Yet, there is a variant of the second argument, which likens the status of robots to the legal personhood of corporations. In both cases, so goes the reasoning, once we admit that AI robots and corporations are agents in contracts and business law, then—for reasons that hinge on the efficiency of economic affairs and transactions—they should be considered as full legal persons. Admittedly, the idea of registering AI robots just like corporations is popular among scholars [16,17,18]. As claimed by others, moreover, “existing laws might provide a potentially unexpected regulatory framework for autonomous systems” [19]. According to this view, we should not amend the current law, to admit that AI robots may “inhabit” a company and “thereby gain some of the incidents of legal personality” [19].
However, going back to the variant of our second argument, there are three problems. First, the corporate solution for the legal agenthood of AI robots is only one among several technical options that scholars have suggested over the past years, in order to tackle problems of accountability for AI robotic behaviour. Scholars have proposed registries for artificial agents, insurance policies, or modern forms of the ancient Roman legal mechanism of peculium, namely, the sum of money or property granted by the head of the household to a slave or son-in-power [4]. What all these cases illustrate is that legal systems can properly address the challenges of the agenthood of AI robots in contracts and business law, without embracing any form of corporation and hence, any kind of legal personhood of AI robots. In light of the examples in the previous section, we can thus say that the status of Vital or Alicia T. may even make sense, without endorsing any kind of citizenship status for Sophia. Second, the extent of the legal personhood of corporations dramatically varies among legal systems. Contrary to the US tradition, for example, most EU companies do not enjoy their own privacy rights, or their own political rights, such as freedom of speech [20]; corporations cannot be held criminally responsible [21], and so forth. This latter scenario is at odds with that which advocates of the legal personhood of AI robots usually claim: at least in Europe, the corporate solution for the legal personhood of AI robots would be a Pyrrhic victory. Third, we have to take into account the opinion of those who oppose granting robots the status of legal persons just like corporations. According to this view, “there are two kinds of abuse that might arise at the expense of human legal rights—humans using robots to insulate themselves from liability and robots themselves unaccountably violating human legal rights” [5] (p. 285).
This latter argument on the “two abuses” can be understood both as a critique of the just like corporation-view and as an illustration of the third kind of confusion in today’s debate between the legal agenthood and the legal personhood of AI robots. As to the first aspect of this stance, its advocates claim, the personhood of artificial agents could be a means to shield humans from the consequences of their conduct. In light of the International Tin Council case before the House of Lords in October 1989, “the risk (is) that electronic personality would shield humans actors from accountability for violating rights of other legal persons, particularly human or corporate” [5] (p. 287). Although this possibility is for real, we should also pay attention to the other way around, namely, cases in which the intricacy of the interaction between humans and computers can make it extremely difficult to ascertain what is, or should be, the information content of the natural or artificial entity, as foundational to determining the responsibility of individuals. Such cases of distributed responsibility that hinge on multiple accumulated actions of humans and computers may lead to cases of impunity that already have recommended some legal systems to adopt new forms of criminal accountability. Think of the collective knowledge doctrine, the culpable corporate culture, or the reactive corporate fault, as ways to determine the blameworthiness of corporations and their autonomous criminal liability [22].
● ● ●
OBJECTIVE A - Please rewrite the spatial reasoning rows from the one containing "How much space" through the end of the rows, inclusive, as a Markdown table with the columns Number and Row, leaving out blank lines.

(Spatial reasoning rows)
● ● ●
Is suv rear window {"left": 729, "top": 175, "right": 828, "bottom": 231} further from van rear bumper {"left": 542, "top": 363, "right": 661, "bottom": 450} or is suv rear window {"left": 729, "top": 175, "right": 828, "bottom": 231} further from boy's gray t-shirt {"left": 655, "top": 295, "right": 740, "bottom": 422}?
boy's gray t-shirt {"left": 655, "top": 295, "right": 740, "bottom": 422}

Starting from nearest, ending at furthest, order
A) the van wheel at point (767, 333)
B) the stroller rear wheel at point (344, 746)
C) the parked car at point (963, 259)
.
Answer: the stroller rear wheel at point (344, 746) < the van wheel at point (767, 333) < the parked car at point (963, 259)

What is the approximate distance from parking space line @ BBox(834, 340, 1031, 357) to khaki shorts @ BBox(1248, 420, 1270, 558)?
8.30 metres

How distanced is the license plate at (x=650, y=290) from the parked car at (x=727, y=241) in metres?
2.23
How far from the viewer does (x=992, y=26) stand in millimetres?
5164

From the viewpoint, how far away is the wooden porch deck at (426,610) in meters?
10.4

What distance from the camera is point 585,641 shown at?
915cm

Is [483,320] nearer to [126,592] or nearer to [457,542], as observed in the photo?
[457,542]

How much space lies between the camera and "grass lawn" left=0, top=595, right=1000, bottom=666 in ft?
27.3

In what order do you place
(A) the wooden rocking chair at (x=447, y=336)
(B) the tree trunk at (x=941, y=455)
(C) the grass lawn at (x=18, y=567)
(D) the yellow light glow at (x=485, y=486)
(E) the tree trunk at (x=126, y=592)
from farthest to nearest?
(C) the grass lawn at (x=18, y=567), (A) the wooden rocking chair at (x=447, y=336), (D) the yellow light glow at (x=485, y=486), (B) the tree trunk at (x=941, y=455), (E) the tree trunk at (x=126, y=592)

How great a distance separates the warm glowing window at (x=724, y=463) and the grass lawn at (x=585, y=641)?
● ● ●
OBJECTIVE B - In the passage on the legal personhood of AI robots, how is peculium defined?

CORRECT RESULT A -
| Number | Row |
|---|---|
| 1 | How much space lies between the camera and "grass lawn" left=0, top=595, right=1000, bottom=666 in ft? |
| 2 | 27.3 |
| 3 | In what order do you place |
| 4 | (A) the wooden rocking chair at (x=447, y=336) |
| 5 | (B) the tree trunk at (x=941, y=455) |
| 6 | (C) the grass lawn at (x=18, y=567) |
| 7 | (D) the yellow light glow at (x=485, y=486) |
| 8 | (E) the tree trunk at (x=126, y=592) |
| 9 | from farthest to nearest? |
| 10 | (C) the grass lawn at (x=18, y=567), (A) the wooden rocking chair at (x=447, y=336), (D) the yellow light glow at (x=485, y=486), (B) the tree trunk at (x=941, y=455), (E) the tree trunk at (x=126, y=592) |
| 11 | How great a distance separates the warm glowing window at (x=724, y=463) and the grass lawn at (x=585, y=641)? |

CORRECT RESULT B - It is the sum of money or property granted by the head of the household to a slave or son-in-power.